Here is a piece of OWL that should be readable in the documentation and in the
OMN output.

\begin{omn}
Class: FirstClass
\end{omn}

\omn{first.pomn}

Here is a piece of OWL that should be readable in the OMN output but is to
boring to be worth of consideration for the documentation.

% \ignore{
%   \begin{omn}
%     Class: BoringOWL
%   \end{omn}
% }

\ignore{\omn{second.pomn}}

Here is a piece of broken OWL that should be rendered in the documentation (as
broken!) but should be ignored in the OMN.

% \begin{notomn}
% Clazz: BrokenOmn
% \end{notomn}

\notomn{third.pomn}

\end{document}

I’m starting to debate with myself, though, whether I have gone the right route here. The problem is that splitting the omn file up into bits is a pain. It only supports one way of working; if you want to use Protege, for example, to edit the file, you can’t; you can only view. We even miss the big advantage of literate programming; one source for both document and computation. But, then, you are stuck with a poor editing environment for either the documentation or computational representation.

I’ve been thinking instead of a system which would like this:


\omndoc{function.omn}

\omnClass{Function}

\omnProperty{has_role}

\omnSummary{}
\omnMissing{}

Now, the python component would split the function.omn file instead of combining it. Each class, individual or property would be but into it’s own file. The \omnClass macro would then just be a simple include (again using the listings package; it would show the class inline. \omnSummary would include some TeX (generated from python) saying how many classes and so forth were in the omn file; \omnMissing would produce a list of Classes that are not explicitly included. Given a big monitor, you could work on the two sources (documentation and ontology) side-by-side, with only a little bit of editing to support jump-to or equivalent. Finally, it would be more syntax-independent. The TeX would not need to be changed to support, for example, the XML syntax. Just some python to split the XML document up into snippets.

I shall start coding this over the next couple of days. I think I already have most of the python that I need so, hopefully, it should not take too long.

Learning a new language is always a bit stressful. I thought that I would learn python; I need a new, rapid development, build some scripts, but don’t look as awful as perl type language. I’ve recently learnt lua which was fun, but then it’s meant as a very small, quick langauge. It’s nice, but not really the perl-u-like that I wanted.

I have actually been through the process of learning python in the past; I used to generate my website with ht2html which was quite cute and did the job; it was written in python, and I needed some skills to fiddle with it’s output. In the end, I decided that table within table presentation was not ideal and that CSS was the way to go, so I moved to muse which I still use nowadays.

As always, learning a new language is frustrating as you realise that you don’t know how to do even the most elementary things, and bugs are a nightmare to hunt down. Simon has been helping me lots with some of the my more “I’ve really screwed this up question” and I now have a version working version of my literate owl system. I’ll post the results of this soon; there are a few tweaks that need to happen first.

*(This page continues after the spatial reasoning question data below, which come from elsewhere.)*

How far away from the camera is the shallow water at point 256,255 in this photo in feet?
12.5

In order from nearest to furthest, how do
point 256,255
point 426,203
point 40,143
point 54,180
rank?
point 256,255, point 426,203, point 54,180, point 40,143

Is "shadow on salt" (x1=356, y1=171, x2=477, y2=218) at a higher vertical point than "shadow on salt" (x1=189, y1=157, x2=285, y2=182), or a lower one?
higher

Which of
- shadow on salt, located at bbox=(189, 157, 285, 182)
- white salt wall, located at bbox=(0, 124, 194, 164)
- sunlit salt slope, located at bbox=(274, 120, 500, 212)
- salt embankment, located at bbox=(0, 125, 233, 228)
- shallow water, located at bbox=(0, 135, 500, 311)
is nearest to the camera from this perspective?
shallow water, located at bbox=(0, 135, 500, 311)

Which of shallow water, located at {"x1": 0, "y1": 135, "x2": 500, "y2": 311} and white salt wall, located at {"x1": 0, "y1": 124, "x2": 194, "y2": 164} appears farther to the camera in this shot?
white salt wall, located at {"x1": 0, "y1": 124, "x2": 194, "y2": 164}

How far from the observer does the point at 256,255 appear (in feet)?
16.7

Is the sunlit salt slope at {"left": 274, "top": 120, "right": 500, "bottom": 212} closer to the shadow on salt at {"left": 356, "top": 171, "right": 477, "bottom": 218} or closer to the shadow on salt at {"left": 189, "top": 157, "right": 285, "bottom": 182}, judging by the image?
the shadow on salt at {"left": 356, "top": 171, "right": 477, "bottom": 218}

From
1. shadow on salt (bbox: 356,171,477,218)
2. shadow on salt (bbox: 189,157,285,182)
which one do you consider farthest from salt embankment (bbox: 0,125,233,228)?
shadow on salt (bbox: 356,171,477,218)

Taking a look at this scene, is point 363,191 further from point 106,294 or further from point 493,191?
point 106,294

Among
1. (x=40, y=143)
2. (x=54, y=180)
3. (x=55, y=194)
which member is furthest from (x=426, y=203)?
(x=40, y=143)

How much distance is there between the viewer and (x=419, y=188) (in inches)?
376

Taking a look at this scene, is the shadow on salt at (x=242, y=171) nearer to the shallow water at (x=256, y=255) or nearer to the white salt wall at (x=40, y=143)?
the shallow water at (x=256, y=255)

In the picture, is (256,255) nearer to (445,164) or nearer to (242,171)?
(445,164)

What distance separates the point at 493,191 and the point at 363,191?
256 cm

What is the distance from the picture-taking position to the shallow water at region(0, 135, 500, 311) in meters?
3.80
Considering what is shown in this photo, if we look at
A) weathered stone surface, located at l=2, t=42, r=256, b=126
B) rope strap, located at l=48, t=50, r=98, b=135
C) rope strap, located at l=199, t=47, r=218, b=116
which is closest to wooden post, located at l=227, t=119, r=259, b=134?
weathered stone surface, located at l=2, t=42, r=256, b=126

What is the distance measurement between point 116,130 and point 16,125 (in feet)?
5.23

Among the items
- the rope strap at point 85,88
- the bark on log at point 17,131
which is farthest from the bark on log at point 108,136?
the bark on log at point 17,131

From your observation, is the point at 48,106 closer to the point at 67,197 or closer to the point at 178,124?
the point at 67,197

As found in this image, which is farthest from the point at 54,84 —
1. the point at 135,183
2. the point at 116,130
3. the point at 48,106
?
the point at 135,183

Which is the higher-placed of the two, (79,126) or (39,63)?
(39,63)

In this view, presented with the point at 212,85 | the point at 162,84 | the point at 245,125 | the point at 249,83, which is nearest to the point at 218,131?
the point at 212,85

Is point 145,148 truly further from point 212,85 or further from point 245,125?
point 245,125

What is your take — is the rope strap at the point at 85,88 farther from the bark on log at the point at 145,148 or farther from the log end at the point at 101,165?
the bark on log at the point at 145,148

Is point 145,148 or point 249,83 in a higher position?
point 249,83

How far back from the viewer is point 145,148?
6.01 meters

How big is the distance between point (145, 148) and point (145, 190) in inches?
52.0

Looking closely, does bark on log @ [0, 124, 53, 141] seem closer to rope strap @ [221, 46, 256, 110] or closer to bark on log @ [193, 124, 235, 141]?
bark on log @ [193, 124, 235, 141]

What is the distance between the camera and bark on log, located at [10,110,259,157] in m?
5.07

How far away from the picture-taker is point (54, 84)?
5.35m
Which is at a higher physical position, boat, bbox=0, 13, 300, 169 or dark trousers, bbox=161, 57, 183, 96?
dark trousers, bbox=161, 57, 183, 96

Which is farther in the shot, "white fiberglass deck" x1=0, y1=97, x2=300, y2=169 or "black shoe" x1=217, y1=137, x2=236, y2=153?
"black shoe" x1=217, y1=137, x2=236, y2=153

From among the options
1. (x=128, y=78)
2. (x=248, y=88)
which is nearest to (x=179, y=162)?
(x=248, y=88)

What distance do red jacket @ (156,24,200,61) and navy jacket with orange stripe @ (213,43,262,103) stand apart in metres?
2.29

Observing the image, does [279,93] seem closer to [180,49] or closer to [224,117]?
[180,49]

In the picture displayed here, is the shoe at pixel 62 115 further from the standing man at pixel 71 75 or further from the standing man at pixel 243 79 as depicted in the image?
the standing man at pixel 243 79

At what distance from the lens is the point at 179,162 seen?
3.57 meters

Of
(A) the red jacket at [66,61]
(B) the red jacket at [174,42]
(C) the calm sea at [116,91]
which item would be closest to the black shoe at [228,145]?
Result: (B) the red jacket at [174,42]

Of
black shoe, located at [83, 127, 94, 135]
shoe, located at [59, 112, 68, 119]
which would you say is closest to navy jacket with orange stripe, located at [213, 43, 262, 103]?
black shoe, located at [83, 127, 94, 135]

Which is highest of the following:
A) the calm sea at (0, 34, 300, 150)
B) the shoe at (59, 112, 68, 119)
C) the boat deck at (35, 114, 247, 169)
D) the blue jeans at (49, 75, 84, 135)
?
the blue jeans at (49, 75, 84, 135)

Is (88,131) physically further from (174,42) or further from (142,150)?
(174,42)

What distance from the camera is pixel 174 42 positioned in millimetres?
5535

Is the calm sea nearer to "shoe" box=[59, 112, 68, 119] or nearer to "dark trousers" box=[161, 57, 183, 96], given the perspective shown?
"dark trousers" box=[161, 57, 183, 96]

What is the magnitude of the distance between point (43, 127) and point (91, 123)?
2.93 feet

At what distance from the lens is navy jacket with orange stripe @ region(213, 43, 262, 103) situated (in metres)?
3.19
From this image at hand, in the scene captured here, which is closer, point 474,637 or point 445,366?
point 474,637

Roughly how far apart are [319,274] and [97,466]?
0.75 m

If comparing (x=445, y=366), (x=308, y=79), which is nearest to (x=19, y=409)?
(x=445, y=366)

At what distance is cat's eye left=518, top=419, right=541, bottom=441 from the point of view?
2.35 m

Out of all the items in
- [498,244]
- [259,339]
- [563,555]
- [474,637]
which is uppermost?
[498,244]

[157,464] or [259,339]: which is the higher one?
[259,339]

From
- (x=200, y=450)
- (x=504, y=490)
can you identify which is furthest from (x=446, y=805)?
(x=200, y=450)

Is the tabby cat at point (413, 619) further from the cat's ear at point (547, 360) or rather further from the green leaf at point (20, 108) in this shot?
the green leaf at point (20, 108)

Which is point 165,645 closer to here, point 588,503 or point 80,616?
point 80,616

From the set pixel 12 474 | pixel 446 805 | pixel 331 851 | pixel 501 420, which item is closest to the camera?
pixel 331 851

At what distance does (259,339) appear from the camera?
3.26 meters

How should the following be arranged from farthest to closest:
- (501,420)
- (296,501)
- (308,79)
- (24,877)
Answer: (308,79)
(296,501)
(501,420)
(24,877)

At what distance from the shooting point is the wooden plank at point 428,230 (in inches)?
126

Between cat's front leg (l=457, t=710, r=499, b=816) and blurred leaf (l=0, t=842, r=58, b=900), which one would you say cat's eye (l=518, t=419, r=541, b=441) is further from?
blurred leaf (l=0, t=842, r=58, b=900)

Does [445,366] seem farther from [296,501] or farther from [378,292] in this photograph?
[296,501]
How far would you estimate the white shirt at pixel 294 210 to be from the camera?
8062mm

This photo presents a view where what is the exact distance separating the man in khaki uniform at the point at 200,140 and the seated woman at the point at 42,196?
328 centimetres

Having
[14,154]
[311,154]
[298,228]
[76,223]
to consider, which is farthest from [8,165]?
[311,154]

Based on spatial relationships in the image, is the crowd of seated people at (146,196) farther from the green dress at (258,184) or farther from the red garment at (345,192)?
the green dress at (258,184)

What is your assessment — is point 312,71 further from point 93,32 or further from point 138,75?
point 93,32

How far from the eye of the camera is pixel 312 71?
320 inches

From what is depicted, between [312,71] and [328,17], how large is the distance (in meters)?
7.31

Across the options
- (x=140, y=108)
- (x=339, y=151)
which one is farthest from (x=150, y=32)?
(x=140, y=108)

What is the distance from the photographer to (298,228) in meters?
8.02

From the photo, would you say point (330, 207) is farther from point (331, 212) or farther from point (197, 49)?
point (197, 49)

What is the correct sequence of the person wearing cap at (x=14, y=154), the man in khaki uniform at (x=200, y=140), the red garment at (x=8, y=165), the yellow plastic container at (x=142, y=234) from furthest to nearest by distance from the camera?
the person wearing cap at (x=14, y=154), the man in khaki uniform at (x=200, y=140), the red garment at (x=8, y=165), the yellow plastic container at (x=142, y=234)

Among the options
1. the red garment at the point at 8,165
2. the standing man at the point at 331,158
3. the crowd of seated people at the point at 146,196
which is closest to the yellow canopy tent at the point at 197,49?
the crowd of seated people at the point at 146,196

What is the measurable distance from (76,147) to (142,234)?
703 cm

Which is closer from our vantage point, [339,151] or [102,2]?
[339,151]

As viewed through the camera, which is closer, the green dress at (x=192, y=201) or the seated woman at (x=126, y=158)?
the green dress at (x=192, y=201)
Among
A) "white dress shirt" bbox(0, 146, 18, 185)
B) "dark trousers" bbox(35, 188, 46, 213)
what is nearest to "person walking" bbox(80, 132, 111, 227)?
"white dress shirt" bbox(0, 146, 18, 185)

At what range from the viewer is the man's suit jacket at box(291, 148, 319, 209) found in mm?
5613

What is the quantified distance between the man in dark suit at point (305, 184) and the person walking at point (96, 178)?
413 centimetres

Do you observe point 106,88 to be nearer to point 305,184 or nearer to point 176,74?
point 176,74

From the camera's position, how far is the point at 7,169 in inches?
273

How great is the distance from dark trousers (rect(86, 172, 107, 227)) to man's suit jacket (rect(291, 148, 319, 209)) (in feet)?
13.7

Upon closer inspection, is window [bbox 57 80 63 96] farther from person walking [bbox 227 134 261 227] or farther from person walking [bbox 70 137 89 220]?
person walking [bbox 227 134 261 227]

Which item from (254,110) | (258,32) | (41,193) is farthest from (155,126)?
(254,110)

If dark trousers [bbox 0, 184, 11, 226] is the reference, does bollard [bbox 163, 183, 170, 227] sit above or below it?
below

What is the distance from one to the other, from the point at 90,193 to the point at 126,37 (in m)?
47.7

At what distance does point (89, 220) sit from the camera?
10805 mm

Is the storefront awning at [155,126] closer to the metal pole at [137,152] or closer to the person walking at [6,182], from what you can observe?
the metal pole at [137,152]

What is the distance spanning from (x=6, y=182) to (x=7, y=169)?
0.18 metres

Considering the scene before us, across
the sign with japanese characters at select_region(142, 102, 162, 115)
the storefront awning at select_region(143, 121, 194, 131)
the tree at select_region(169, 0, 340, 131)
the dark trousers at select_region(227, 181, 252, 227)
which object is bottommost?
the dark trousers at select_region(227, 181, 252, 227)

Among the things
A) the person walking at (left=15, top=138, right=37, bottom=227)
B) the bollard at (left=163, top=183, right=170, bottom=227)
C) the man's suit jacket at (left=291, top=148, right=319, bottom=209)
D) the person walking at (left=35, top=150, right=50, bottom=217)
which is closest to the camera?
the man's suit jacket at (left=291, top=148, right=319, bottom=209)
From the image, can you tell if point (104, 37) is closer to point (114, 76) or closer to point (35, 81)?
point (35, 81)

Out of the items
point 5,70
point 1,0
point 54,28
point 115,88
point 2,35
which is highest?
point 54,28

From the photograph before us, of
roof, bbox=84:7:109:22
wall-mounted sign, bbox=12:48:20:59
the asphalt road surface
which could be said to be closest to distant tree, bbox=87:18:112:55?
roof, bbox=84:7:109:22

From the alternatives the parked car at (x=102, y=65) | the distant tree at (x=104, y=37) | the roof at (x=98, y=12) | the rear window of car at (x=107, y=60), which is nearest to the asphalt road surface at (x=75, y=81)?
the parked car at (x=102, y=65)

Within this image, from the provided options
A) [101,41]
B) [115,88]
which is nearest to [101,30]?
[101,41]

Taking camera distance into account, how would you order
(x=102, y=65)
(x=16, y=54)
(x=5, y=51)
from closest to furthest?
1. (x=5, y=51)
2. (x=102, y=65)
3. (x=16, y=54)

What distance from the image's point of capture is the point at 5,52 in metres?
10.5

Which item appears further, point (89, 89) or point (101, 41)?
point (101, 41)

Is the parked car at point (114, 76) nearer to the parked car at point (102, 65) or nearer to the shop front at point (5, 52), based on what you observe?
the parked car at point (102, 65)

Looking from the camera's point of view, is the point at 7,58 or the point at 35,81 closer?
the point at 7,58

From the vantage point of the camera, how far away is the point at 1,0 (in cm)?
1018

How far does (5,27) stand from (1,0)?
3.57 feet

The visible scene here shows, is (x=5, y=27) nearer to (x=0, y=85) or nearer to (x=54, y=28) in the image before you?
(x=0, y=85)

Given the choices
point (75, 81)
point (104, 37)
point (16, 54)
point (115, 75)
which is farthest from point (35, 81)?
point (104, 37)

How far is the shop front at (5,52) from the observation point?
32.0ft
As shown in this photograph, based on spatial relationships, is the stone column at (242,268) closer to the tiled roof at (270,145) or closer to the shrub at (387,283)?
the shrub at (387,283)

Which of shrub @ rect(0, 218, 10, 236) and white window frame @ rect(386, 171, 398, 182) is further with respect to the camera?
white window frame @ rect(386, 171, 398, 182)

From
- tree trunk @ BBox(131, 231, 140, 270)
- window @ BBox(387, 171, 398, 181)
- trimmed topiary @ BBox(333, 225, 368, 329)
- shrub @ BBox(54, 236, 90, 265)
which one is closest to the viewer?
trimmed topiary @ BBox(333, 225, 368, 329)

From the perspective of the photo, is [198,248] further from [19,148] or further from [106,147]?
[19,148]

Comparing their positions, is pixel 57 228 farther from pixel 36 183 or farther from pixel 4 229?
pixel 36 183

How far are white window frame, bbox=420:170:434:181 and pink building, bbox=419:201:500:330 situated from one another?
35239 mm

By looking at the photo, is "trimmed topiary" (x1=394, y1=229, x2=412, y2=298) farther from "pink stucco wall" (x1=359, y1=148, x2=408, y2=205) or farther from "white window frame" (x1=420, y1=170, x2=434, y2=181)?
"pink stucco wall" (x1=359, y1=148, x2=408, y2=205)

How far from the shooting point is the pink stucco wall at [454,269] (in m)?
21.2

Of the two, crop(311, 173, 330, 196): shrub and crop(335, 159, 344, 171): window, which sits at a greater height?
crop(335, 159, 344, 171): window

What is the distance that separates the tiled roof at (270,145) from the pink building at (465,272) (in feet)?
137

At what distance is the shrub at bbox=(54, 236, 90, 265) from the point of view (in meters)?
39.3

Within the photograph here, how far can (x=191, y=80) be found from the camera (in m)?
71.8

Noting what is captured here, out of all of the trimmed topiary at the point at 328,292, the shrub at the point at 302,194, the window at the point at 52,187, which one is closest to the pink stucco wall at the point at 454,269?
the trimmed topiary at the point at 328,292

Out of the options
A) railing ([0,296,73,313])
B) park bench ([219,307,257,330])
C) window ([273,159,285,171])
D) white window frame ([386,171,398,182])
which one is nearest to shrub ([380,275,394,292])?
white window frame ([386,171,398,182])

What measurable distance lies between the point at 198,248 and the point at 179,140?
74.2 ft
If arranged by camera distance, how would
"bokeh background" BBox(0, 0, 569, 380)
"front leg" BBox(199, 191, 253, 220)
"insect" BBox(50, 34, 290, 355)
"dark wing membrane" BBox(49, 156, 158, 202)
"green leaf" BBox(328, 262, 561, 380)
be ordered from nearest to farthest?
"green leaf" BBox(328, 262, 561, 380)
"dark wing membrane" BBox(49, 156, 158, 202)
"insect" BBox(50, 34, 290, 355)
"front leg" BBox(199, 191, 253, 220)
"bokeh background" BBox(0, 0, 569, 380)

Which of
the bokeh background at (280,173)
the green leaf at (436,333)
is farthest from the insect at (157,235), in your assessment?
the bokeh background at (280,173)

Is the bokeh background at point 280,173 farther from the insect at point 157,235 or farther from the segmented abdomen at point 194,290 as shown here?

Along the way, I came across a very wierd problem. My script was failing totally; it always appeared to crash with a syntax error. It took several seconds to do this and, at the same time, the mouse cursor changed into a cross. I came across a thread which looked like the same thing, but in a totally different setting. The cause? Well, my script was…


#/usr/bin/env python

import re
import sys

def main()
    TheProgramHere()

The problem is on the first line; the second character should be !. Without this the script is interpreted my BASH; import is part of ImageMagick. I finally worked out what was happening when I found two large files, one called “re” and one called “sys” in the local directory. Computers can be irritating at times.